==== Provided records ====
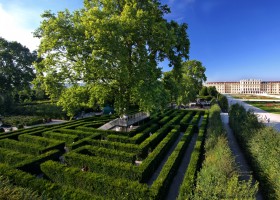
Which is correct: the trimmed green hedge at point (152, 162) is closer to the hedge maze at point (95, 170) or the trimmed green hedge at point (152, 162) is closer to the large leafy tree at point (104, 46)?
the hedge maze at point (95, 170)

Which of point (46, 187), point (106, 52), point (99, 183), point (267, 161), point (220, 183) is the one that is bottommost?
point (99, 183)

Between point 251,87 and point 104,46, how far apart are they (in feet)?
623

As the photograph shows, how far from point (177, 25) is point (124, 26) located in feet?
→ 22.8

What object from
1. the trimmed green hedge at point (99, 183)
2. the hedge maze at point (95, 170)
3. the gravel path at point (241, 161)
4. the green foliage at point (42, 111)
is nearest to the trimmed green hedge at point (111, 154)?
the hedge maze at point (95, 170)

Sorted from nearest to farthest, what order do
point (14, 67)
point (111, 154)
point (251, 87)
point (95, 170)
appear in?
1. point (95, 170)
2. point (111, 154)
3. point (14, 67)
4. point (251, 87)

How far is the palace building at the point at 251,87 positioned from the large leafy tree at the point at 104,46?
178994mm

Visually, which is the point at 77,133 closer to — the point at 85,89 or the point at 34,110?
the point at 85,89

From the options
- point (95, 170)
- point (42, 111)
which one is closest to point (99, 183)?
point (95, 170)

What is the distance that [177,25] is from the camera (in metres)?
18.1

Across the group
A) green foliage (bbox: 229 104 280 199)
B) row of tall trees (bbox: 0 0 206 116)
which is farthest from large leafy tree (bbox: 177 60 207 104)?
green foliage (bbox: 229 104 280 199)

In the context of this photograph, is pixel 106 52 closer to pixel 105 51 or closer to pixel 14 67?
pixel 105 51

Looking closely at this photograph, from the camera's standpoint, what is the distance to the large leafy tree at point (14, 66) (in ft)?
117

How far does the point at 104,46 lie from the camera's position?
43.7ft

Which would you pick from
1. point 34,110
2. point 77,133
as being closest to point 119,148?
point 77,133
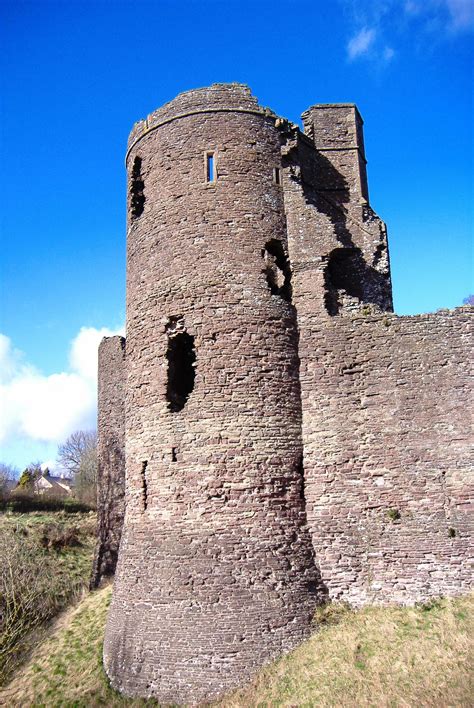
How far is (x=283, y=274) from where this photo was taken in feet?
44.8

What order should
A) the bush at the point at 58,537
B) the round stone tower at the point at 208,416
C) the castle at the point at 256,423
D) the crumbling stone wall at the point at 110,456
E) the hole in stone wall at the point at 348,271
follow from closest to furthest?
the round stone tower at the point at 208,416 → the castle at the point at 256,423 → the hole in stone wall at the point at 348,271 → the crumbling stone wall at the point at 110,456 → the bush at the point at 58,537

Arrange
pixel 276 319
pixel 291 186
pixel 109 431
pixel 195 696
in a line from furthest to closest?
pixel 109 431, pixel 291 186, pixel 276 319, pixel 195 696

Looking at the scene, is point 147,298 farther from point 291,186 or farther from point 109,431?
point 109,431

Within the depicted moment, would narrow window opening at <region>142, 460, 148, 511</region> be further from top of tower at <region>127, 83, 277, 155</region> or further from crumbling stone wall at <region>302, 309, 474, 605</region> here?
top of tower at <region>127, 83, 277, 155</region>

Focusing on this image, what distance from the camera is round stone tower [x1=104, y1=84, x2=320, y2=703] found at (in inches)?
435

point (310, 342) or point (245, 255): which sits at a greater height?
point (245, 255)

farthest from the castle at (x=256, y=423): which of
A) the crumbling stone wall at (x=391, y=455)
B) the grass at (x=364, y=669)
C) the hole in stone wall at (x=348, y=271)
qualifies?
the grass at (x=364, y=669)

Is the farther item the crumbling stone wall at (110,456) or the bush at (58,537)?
the bush at (58,537)

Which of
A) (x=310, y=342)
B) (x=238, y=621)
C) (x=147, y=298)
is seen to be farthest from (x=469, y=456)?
(x=147, y=298)

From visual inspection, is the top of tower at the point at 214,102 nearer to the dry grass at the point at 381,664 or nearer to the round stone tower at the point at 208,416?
the round stone tower at the point at 208,416

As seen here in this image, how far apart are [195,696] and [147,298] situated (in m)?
7.70

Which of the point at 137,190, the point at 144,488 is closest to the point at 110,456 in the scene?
the point at 144,488

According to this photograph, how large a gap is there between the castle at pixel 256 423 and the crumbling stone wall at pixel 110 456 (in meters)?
5.81

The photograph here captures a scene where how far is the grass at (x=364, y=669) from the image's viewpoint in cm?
925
====
#### [Work instructions]
Return all of the data exactly as written, and drop the pictures.

#### [Result for this task]
Which is correct: the trimmed green hedge at point (152, 162) is closer to the hedge maze at point (95, 170) or the trimmed green hedge at point (152, 162) is closer to the large leafy tree at point (104, 46)?
the hedge maze at point (95, 170)

Which of point (46, 187), point (106, 52), point (99, 183), point (267, 161), point (220, 183) is the one that is bottommost?
point (99, 183)

Between point 251,87 and point 104,46, how far apart are they (in feet)?
623

As the photograph shows, how far from point (177, 25) is point (124, 26) located in feet?
→ 22.8

What object from
1. the trimmed green hedge at point (99, 183)
2. the hedge maze at point (95, 170)
3. the gravel path at point (241, 161)
4. the green foliage at point (42, 111)
is nearest to the trimmed green hedge at point (111, 154)?
the hedge maze at point (95, 170)

Sorted from nearest to farthest, what order do
point (14, 67)
point (111, 154)
point (251, 87)
point (95, 170)
appear in?
1. point (95, 170)
2. point (111, 154)
3. point (14, 67)
4. point (251, 87)

How far is the palace building at the point at 251,87 positioned from the large leafy tree at the point at 104,46?
178994mm

Visually, which is the point at 77,133 closer to — the point at 85,89 or the point at 34,110?
the point at 85,89

From the options
- point (95, 170)
- point (42, 111)
which one is closest to point (99, 183)?
point (95, 170)

What is the distance that [177,25] is from the camera (in metres)?
18.1

Across the group
A) green foliage (bbox: 229 104 280 199)
B) row of tall trees (bbox: 0 0 206 116)
which is farthest from large leafy tree (bbox: 177 60 207 104)?
green foliage (bbox: 229 104 280 199)

In the context of this photograph, is pixel 106 52 closer to pixel 105 51 or closer to pixel 14 67?
pixel 105 51

Looking closely at this photograph, from the camera's standpoint, what is the distance to the large leafy tree at point (14, 66) (in ft)?
117

How far does the point at 104,46 lie from the camera's position?
43.7ft

Which would you pick from
1. point 34,110
2. point 77,133
as being closest to point 119,148?
point 77,133
How far is (x=283, y=274) from where this photo was taken in feet?
44.8

What order should
A) the bush at the point at 58,537
B) the round stone tower at the point at 208,416
C) the castle at the point at 256,423
D) the crumbling stone wall at the point at 110,456
E) the hole in stone wall at the point at 348,271
follow from closest to furthest?
the round stone tower at the point at 208,416 → the castle at the point at 256,423 → the hole in stone wall at the point at 348,271 → the crumbling stone wall at the point at 110,456 → the bush at the point at 58,537

Arrange
pixel 276 319
pixel 291 186
pixel 109 431
pixel 195 696
in a line from furthest to closest?
pixel 109 431, pixel 291 186, pixel 276 319, pixel 195 696

Looking at the scene, is point 147,298 farther from point 291,186 or farther from point 109,431?
point 109,431

Within the depicted moment, would narrow window opening at <region>142, 460, 148, 511</region> be further from top of tower at <region>127, 83, 277, 155</region> or further from crumbling stone wall at <region>302, 309, 474, 605</region> here?
top of tower at <region>127, 83, 277, 155</region>

Focusing on this image, what distance from the camera is round stone tower [x1=104, y1=84, x2=320, y2=703] found at (in inches)?
435

point (310, 342) or point (245, 255): which sits at a greater height?
point (245, 255)

farthest from the castle at (x=256, y=423): which of
A) the crumbling stone wall at (x=391, y=455)
B) the grass at (x=364, y=669)
C) the hole in stone wall at (x=348, y=271)
qualifies?
the grass at (x=364, y=669)

Is the farther item the crumbling stone wall at (110,456) or the bush at (58,537)?
the bush at (58,537)

Which of
A) (x=310, y=342)
B) (x=238, y=621)
C) (x=147, y=298)
is seen to be farthest from (x=469, y=456)?
(x=147, y=298)

From visual inspection, is the top of tower at the point at 214,102 nearer to the dry grass at the point at 381,664 or nearer to the round stone tower at the point at 208,416?
the round stone tower at the point at 208,416

As seen here in this image, how far apart are [195,696] and [147,298] situated (in m)?
7.70

Which of the point at 137,190, the point at 144,488 is closest to the point at 110,456 in the scene?
the point at 144,488

According to this photograph, how large a gap is there between the castle at pixel 256 423 and the crumbling stone wall at pixel 110 456 (in meters)?
5.81

The photograph here captures a scene where how far is the grass at (x=364, y=669) from the image's viewpoint in cm?
925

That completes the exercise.